The conduct alleged in the above four particulars separately or cumulatively amounts to professional misconduct.  The conduct is alleged to amount to malpractice and/or negligence and/or conduct that brings discredit to the medical profession under s.100(1)(a) and s.100(1)(b).


The doctor did not attend the hearing but was represented by counsel.  The doctor accepted that his conduct as described and that most of the particulars of the charge amounted to professional misconduct.  However, it was up to the Tribunal to consider whether professional misconduct was established.




The patient presented at the clinic on 5 April 2019 with a mole on his back he was concerned about.  He was initially assessed by a nurse who noted the mole as very suspicious and that it might be melanoma.  She arranged for an urgent revision by the doctor that day.


On review the doctor noted the mole was large and dark in colour and had grown rapidly, his working diagnosis being keratoacanthoma, a skin tumour that can occur on sun-exposed areas.


On 12 April 2019, the doctor excised the mole and sent it to the laboratory for histology.


On 15 April 2019, the nurse reviewed the patient’s wound and redressed it.


On 17 April; 2019 the histology report was received by the doctor stating the diagnosis as primary melanoma, invasive, with a sub-type of superficial spreading melanoma.  The report recommended wider excision.


On 26 April 2019 the patient returned to the clinic for removal of alternate sutures which was undertaken by the nurse.  She asked the patient if he had heard from the doctor about his results.  The patient had not so the nurse arranged for him to see the doctor that day but was unable to get an appointment until 30 April.


The patient was seen by the doctor on 30 April.  In an affidavit to the Tribunal from the patient, the patient stated that at this consultation the doctor advised him that there was ‘no cancer’.


The patient saw the doctor again on 2 August for review of the wound.


On 27 September 2019 the patient attended the clinic for a review of a lump in his right armpit which had become painful.  He was seen by another doctor at the clinic.  That doctor noted the histology report in the patient’s notes and urgently referred the patient to the hospital for assessment of the lump.


Results of the assessment were that the lump was cancerous.  An ACC Treatment Injury Claim made on 11 November 2019 stated the patient had metastatic melanoma, potentially avoidable or more proactively managed with appropriate action.


Sadly, the patient died before the Tribunal was able to hear the charge.




The Tribunal found all particulars of the charge established and that separately and when taken together amounted to professional misconduct warranting disciplinary sanction.

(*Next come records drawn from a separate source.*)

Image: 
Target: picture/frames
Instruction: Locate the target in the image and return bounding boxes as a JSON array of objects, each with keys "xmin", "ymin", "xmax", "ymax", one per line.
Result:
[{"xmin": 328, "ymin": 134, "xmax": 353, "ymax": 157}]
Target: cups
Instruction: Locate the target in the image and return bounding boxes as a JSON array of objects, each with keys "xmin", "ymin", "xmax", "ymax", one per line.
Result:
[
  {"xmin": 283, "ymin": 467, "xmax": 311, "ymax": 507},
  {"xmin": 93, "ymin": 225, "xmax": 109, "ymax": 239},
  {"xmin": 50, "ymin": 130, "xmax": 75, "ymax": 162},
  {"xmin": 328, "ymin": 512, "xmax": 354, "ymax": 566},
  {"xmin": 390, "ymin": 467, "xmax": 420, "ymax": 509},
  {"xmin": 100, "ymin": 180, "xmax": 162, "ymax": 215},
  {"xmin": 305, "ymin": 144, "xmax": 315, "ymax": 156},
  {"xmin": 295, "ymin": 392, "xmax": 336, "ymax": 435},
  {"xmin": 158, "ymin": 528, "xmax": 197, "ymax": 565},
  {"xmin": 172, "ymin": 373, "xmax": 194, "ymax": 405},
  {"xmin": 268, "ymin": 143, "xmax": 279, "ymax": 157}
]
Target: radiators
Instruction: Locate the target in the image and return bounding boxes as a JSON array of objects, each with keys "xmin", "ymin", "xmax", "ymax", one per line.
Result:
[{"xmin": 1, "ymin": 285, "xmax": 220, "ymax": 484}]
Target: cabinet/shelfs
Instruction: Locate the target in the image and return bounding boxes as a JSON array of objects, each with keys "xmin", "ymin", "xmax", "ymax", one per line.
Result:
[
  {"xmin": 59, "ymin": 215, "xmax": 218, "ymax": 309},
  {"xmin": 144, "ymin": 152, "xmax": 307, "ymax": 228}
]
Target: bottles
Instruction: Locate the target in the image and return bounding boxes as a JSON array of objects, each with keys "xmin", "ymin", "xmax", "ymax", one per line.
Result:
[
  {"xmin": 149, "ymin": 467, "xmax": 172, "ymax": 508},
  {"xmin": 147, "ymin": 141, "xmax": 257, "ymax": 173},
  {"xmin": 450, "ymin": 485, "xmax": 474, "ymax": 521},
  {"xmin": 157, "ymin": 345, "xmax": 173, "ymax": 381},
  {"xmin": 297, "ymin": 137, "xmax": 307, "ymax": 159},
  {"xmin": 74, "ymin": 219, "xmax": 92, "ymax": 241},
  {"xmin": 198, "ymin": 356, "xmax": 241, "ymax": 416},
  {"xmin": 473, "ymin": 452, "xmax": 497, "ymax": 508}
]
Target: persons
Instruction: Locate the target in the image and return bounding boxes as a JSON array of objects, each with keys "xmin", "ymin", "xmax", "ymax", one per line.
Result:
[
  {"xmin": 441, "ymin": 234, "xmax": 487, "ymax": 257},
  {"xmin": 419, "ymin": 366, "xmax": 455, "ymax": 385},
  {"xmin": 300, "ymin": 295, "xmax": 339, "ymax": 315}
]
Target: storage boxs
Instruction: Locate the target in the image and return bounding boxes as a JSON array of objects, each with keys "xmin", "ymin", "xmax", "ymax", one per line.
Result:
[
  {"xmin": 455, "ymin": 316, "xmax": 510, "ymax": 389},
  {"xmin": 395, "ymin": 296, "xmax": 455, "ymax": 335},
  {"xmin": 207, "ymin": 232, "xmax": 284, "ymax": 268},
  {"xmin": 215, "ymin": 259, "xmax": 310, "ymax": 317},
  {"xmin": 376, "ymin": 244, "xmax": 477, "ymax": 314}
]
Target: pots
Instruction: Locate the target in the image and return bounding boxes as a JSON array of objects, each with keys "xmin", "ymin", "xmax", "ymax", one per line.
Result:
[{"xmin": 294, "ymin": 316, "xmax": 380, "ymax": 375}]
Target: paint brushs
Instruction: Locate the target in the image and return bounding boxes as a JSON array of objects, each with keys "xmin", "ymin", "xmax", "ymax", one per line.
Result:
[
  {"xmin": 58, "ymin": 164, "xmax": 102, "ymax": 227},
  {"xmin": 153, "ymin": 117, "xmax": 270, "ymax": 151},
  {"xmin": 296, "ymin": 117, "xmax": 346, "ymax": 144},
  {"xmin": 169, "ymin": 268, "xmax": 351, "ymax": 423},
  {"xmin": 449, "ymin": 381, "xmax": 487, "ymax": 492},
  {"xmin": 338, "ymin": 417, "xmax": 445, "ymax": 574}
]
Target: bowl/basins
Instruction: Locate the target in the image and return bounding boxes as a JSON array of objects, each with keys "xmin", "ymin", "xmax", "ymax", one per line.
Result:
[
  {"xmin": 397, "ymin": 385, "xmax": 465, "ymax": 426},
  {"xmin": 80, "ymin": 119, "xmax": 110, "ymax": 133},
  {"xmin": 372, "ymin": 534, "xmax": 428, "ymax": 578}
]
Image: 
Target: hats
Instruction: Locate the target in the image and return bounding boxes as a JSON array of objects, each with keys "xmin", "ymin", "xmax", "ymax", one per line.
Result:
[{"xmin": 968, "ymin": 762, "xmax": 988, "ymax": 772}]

The Tribunal accepted the evidence of the expert witness that it was possible the patient presented late with an already advanced lesion which in his opinion had almost certainly metastasised prior to the patient’s initial presentation and that earlier referral would not have altered the ultimate outcome.  Notwithstanding that, the Tribunal found the doctor failed to follow the widely accepted best practice clinical guidelines for diagnosis, treatment and care of patients with advanced melanoma.  This failure delayed any opportunity for early intervention and left the patient not knowing that he had potentially life-threatening cancer which required urgent referral to specialist care.




The Tribunal ordered:


  • Censure;
  • Suspension of registration for three months;
  • Conditions on practice up to three years should the doctor return to medical practice in New Zealand;
  • Fine of $5,000;
  • 35% contribution to of the costs of the Director of Proceedings and the Tribunal fixed at $26,000


The Tribunal directed publication of the decision and a summary.